## begin Rows

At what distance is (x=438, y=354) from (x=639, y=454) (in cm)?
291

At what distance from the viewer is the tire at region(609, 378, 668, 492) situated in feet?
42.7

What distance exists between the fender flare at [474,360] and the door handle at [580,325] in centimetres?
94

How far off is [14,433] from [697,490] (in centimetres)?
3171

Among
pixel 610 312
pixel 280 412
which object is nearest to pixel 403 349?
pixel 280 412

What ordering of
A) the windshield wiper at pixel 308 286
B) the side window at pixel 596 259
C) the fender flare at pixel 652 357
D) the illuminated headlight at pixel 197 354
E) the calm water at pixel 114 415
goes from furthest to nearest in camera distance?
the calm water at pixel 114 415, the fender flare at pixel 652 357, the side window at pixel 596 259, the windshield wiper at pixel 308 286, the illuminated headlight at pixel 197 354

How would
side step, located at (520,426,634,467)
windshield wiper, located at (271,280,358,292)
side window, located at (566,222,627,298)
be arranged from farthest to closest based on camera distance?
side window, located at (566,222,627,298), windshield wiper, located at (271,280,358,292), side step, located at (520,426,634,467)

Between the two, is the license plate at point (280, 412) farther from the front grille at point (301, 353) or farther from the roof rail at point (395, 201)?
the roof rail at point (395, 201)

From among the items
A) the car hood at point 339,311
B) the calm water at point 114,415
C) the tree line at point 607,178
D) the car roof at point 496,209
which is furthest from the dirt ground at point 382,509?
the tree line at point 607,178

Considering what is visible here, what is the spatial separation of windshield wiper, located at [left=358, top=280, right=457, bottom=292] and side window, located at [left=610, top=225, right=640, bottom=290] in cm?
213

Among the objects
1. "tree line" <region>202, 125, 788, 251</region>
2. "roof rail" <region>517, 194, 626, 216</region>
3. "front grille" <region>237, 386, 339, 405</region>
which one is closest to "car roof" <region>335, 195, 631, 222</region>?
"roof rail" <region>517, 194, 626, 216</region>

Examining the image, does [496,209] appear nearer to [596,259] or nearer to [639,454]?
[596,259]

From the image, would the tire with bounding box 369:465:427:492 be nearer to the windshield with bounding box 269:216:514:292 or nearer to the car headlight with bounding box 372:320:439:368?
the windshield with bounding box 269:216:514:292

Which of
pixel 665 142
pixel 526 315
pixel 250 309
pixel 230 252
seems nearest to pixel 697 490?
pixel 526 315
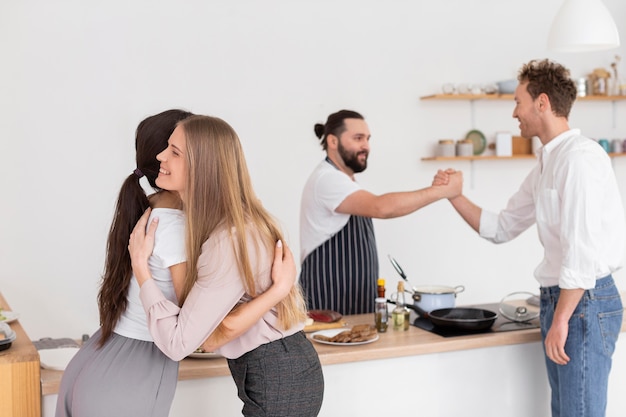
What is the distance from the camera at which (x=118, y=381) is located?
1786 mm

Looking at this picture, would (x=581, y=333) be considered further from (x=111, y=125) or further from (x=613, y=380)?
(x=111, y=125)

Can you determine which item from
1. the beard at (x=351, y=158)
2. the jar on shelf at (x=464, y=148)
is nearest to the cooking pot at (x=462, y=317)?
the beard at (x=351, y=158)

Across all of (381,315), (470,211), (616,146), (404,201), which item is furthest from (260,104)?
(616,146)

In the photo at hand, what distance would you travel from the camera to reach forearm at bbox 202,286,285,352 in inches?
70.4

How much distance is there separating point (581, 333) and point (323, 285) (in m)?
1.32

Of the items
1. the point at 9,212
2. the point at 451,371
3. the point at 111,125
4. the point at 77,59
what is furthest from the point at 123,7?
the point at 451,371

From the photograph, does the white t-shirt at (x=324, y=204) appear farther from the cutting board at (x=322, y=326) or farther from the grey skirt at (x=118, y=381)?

## end Rows

Required task.
Reproduce all of the material above word for word, omitting the pictures.

Answer to the problem.
At what distance is (x=438, y=354) from (x=639, y=454) (in cm)?
291

At what distance from the viewer is the tire at region(609, 378, 668, 492) situated in feet?
42.7

What distance exists between the fender flare at [474,360] and the door handle at [580,325] in centimetres?
94

How far off is [14,433] from [697,490] (in centimetres)?
3171

Among
pixel 610 312
pixel 280 412
which object is nearest to pixel 403 349?
pixel 280 412

What ordering of
A) the windshield wiper at pixel 308 286
B) the side window at pixel 596 259
C) the fender flare at pixel 652 357
D) the illuminated headlight at pixel 197 354
E) the calm water at pixel 114 415
goes from furthest to nearest in camera distance?
the calm water at pixel 114 415, the fender flare at pixel 652 357, the side window at pixel 596 259, the windshield wiper at pixel 308 286, the illuminated headlight at pixel 197 354

How would
side step, located at (520,426,634,467)
windshield wiper, located at (271,280,358,292)
side window, located at (566,222,627,298)
be arranged from farthest to closest based on camera distance?
side window, located at (566,222,627,298), windshield wiper, located at (271,280,358,292), side step, located at (520,426,634,467)

Between the two, is the license plate at point (280, 412) farther from the front grille at point (301, 353) or farther from the roof rail at point (395, 201)?
the roof rail at point (395, 201)

From among the items
A) the car hood at point 339,311
B) the calm water at point 114,415
C) the tree line at point 607,178
D) the car roof at point 496,209
which is furthest from the dirt ground at point 382,509?
the tree line at point 607,178

Considering what is visible here, what is the spatial separation of windshield wiper, located at [left=358, top=280, right=457, bottom=292] and side window, located at [left=610, top=225, right=640, bottom=290] in cm?
213

Among the objects
1. "tree line" <region>202, 125, 788, 251</region>
2. "roof rail" <region>517, 194, 626, 216</region>
3. "front grille" <region>237, 386, 339, 405</region>
which one is closest to "car roof" <region>335, 195, 631, 222</region>?
"roof rail" <region>517, 194, 626, 216</region>

Examining the image, does [496,209] appear nearer to [596,259] or nearer to [639,454]?
[596,259]

From the image, would the tire with bounding box 369:465:427:492 be nearer to the windshield with bounding box 269:216:514:292 or nearer to the car headlight with bounding box 372:320:439:368?
the windshield with bounding box 269:216:514:292

Which of
pixel 665 142
pixel 526 315
pixel 250 309
pixel 230 252
seems nearest to pixel 697 490?
pixel 526 315
What is the distance from the camera at which (x=118, y=381) is located?
1786 mm

Looking at this picture, would (x=581, y=333) be considered further from (x=111, y=125) or further from (x=613, y=380)?
(x=111, y=125)

Can you determine which item from
1. the beard at (x=351, y=158)
2. the jar on shelf at (x=464, y=148)
is nearest to the cooking pot at (x=462, y=317)?
the beard at (x=351, y=158)

Across all of (381,315), (470,211), (616,146), (404,201), which item is furthest from (260,104)?
(616,146)

In the photo at hand, what distance would you travel from the camera to reach forearm at bbox 202,286,285,352 in inches?
70.4

How much distance is there separating point (581, 333) and point (323, 285) (in m)?
1.32

Of the items
1. the point at 9,212
2. the point at 451,371
3. the point at 111,125
4. the point at 77,59
what is furthest from the point at 123,7?
the point at 451,371

From the photograph, does the white t-shirt at (x=324, y=204) appear farther from the cutting board at (x=322, y=326) or farther from the grey skirt at (x=118, y=381)?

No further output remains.